Через несколько минут мы добегаем до площади и сливаемся с толпой. Центральное место нашего дистрикта, равноудаленное от берега, порта и самых крайних домов – это площадь. Второе по красоте, после побережья, потому что в обычные дни во всех соседних домах открыты небольшие магазинчики, торгующие сладостями, продуктами и различными бытовыми вещами. Сейчас же все они закрыты, а все жители согнаны на площадь. На домах установлены огромные экраны, на них транслируется происходящее в прямом эфире, это же сейчас видят и в других Дистриктах. Хотя вряд ли кому-то есть дело для Жатв кроме собственной, разве что капитолийцам. Благодаря этим экранам за процессом смогут наблюдать опоздавшие жители на соседних улицах, потому что все население Четвертого не может поместится здесь. Перед Домом Правосудия возведена небольшая сцена, на ней находятся четыре стула, которые заняли мэр, два старых ментора и приезжая из Капитолия сопровождающая Вирджиния Хантер. Всегда ее фамилия мне казалась говорящей, а в сумме с ее странным стилем в одежде, даже пугающей. Сегодня на ней был ярко-желтый костюм, синий парик и зеленые туфли. Может, правда это были и настоящие волосы, но лучше думать, что это парик. На сцене также располагаются два больших стеклянных шара, на высоких деревянных подставках, с белыми карточками. Все остальные дома, выходившие своими окнами на площадь, были завешаны флагами Панема.

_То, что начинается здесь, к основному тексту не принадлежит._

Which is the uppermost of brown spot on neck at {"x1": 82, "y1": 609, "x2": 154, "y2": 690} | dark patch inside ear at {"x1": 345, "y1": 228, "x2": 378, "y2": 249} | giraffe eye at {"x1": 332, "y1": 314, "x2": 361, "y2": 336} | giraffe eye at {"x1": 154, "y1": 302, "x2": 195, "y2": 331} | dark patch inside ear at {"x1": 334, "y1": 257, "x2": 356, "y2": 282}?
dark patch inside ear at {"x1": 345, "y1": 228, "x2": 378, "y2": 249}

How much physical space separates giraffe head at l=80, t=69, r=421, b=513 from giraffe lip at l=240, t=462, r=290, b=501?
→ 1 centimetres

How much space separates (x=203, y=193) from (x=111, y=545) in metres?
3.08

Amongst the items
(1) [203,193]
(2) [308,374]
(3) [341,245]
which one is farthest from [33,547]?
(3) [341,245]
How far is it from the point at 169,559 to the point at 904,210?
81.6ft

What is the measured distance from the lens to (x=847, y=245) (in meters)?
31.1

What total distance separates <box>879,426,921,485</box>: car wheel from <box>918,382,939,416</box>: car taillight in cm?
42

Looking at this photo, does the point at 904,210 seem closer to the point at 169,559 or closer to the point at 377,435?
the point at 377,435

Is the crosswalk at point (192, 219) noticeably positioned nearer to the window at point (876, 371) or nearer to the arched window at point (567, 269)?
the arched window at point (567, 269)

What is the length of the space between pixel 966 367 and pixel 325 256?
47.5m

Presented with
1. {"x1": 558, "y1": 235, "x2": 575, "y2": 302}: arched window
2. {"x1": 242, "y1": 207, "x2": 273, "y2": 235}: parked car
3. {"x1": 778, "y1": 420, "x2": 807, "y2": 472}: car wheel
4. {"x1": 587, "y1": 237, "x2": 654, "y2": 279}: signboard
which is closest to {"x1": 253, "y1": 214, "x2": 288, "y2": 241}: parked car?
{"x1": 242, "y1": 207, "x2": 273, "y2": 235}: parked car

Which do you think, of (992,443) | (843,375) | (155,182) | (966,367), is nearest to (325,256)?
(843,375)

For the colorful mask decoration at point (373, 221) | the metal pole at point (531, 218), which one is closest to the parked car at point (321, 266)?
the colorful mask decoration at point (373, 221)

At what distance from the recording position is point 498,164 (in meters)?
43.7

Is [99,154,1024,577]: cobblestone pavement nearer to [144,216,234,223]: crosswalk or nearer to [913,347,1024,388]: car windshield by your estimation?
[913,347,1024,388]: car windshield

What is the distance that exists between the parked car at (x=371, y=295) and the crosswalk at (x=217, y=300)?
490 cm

Я много раз наблюдала за процессом Жатвы со стороны, в числе своеобразных гостей – родственников и простых жителей Дистрикта, которые к своему счастью не имели в своих семьях детей с двенадцати до восемнадцати лет. А сейчас я сама буду стоять в толпе этих детей, и пускай, мое имя занесено всего лишь один раз – никто не знает на чьей стороне удача окажется сегодня. Финнику четырнадцать, это его третья жатва, поэтому вероятность, что он станет трибутом несколько выше, чем моя. А что если наши имена вытянут одновременно? Я пытаюсь отогнать подобные мысли, вспоминая о более бедных семьях Дистрикта, где детям приходится брать тессеры, чтобы хоть как-то прокормиться, и их шансы попасть на Арену гораздо выше наших. Но ведь никто не знает, как повернется жизнь, и может уже завтра я стану одной из них, берущей зерно и масло в долг, и увеличивающей возможность стать участником Голодных Игр.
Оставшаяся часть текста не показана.